The Human Economy in War

In the false economy of war in the epic, human bodies are a commodity. Shakespeare, with Troilus and Cressida, reveals the grotesque and the mundane in the legend of the Trojan War. In the epic retellings of this ten year war, the world created is stagnant, without capitalism or production, without cultural exchange or growth. The Greeks remain camped outside the walls, and the Trojans within. Bodies become the only mediator of value, and are digested in various ways.

To digest: to divide and dispose; to disperse; to classify; to prepare food in the stomach; to suppurate. Many ways of seeing the word can be read into the human economy of Troilus and Cressida.

The first time digest appears in the text after the Prologue is in Act II Scene 2, when Priam reads the latest (and long familiar) pronouncement from the Greek camp: “‘Deliver Helen, and all damage else– / As honor, loss of time, travail, expense, / Wounds, friends, and what else dear that is consumed / In the hot digestion of this cormorant war — / Shall be struck off.’” (3-7). War is a consumer: it digests nations into individual bodies and then into their component parts. But this mode of thought is immediately shifted by Hector to the value of a body outside the battlefield. What is Helen’s worth? How does one weigh her against the thousands of dead? (II.2.17-25).

So far we have bodies divided and disposed by war, classified and evaluated against other bodies. In the Greek camp, we have Ulysses, Machiavellian, assigning strategic value to the life and death of “blockish Ajax.” Have him draw the random lottery to face Hector: if he wins and lives, fire up Achilles; if he loses and dies, he was never their best.

Bodies are also the only source of entertainment. In Act I Scene 2, Cressida from the wall remarks on the return of the Trojan soldiers. Each man she classifies, for her own diversion, while Pandarus prompts her to favorably consider Troilus. She measures him against Paris and Hector, breaking him down into component parts such as complexion, his smile, his youth, his strength, his bravery. There’s sincerity in this conversation—in Pandarus’s designs; in Cressida’s affection—but much of it on her part reads as just sport.

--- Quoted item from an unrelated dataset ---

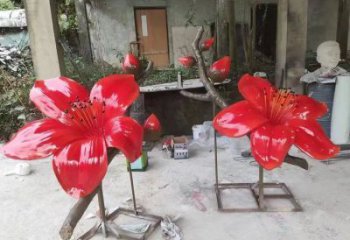 梧桐花雕塑優(yōu)選，室外雕塑，彩繪梧桐花雕塑廠家優(yōu)選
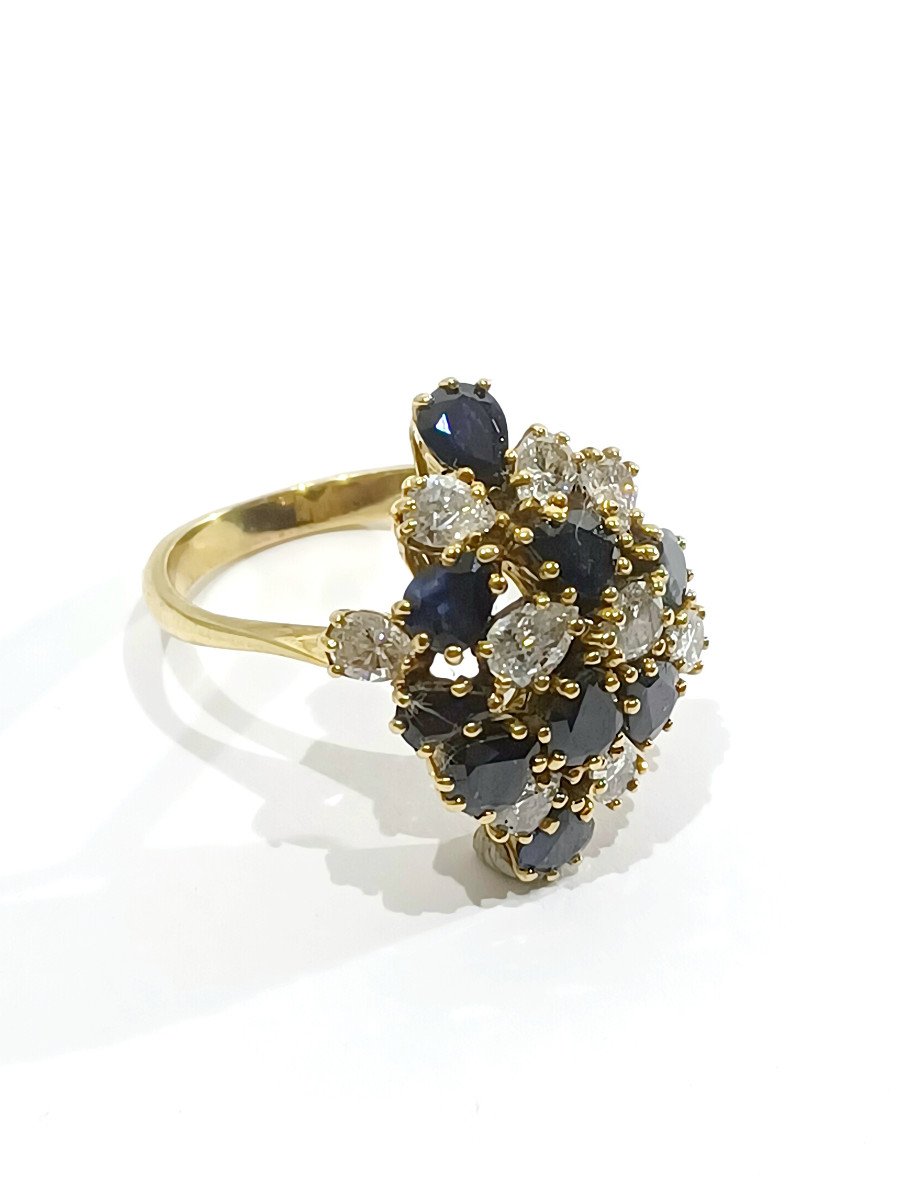 Diamond And Sapphire Gold Ring-photo-4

In the Greek camp, in an imperfect parallel, Achilles battles boredom and “pageants” the other Greeks, dressing Patroclus up as Nestor, Agamemnon, and mocking their persons. In that act of digestion, he also spreads dissent through the camp, and begins to break down the walls of degree, hierarchy, “order.”

The final, most obvious, commodification of bodies is in the act of exchange. Cressida for Antenor. Her position in either camp is tenuous. In Troy, she’s the daughter of a traitor. In the Greek camp, her value disappears the moment she appears: they have appeased her father. Is it any surprise then that she seeks protection the only way she can earn it from Diomedes? In another example, that passes more quietly and subtly, Paris treats his great love Helen as another object of exchange when he sends her at the end of Act III Scene 1 to “disarm” the great Hector…

There are of course more examples. If As You Like It is wish-fulfillment, Troilus and Cressida seeks to expose the ugly reality underlying power (in and out of the epic): it’s always built upon other bodies. As fodder for war. Value housed in the bodies of women. Entertainment extracted only in the classification, valuation and manipulation (in Ulysses’ case with Troilus) of other bodies.

Scenes like Cressida’s arrival in the Greek camp, passed around to be kissed, fondled, mocked by them—skin-crawling reading—call into attention that that is her role in the entirety of the play: a pawn handed between men, kissed and fondled on both sides of the Trojan wall.

This is a play to be digested, the Prologue warns. Maybe it means scenes like the above, that will be hard to stomach. Maybe it anticipates that viewers will walk away repulsed by what they have witnessed made of a legend canonized into British history.

Maybe, on a more meta-level, it reflects one final consumption. Maybe the play understands itself and the figures it resurrects as commodities to be digested, classified, broken down into component parts and reprocessed by its audience. And it resolves to deny their wish-fulfillment not in tragedy but in satire; harder to swallow, but once swallowed, harder to dismiss.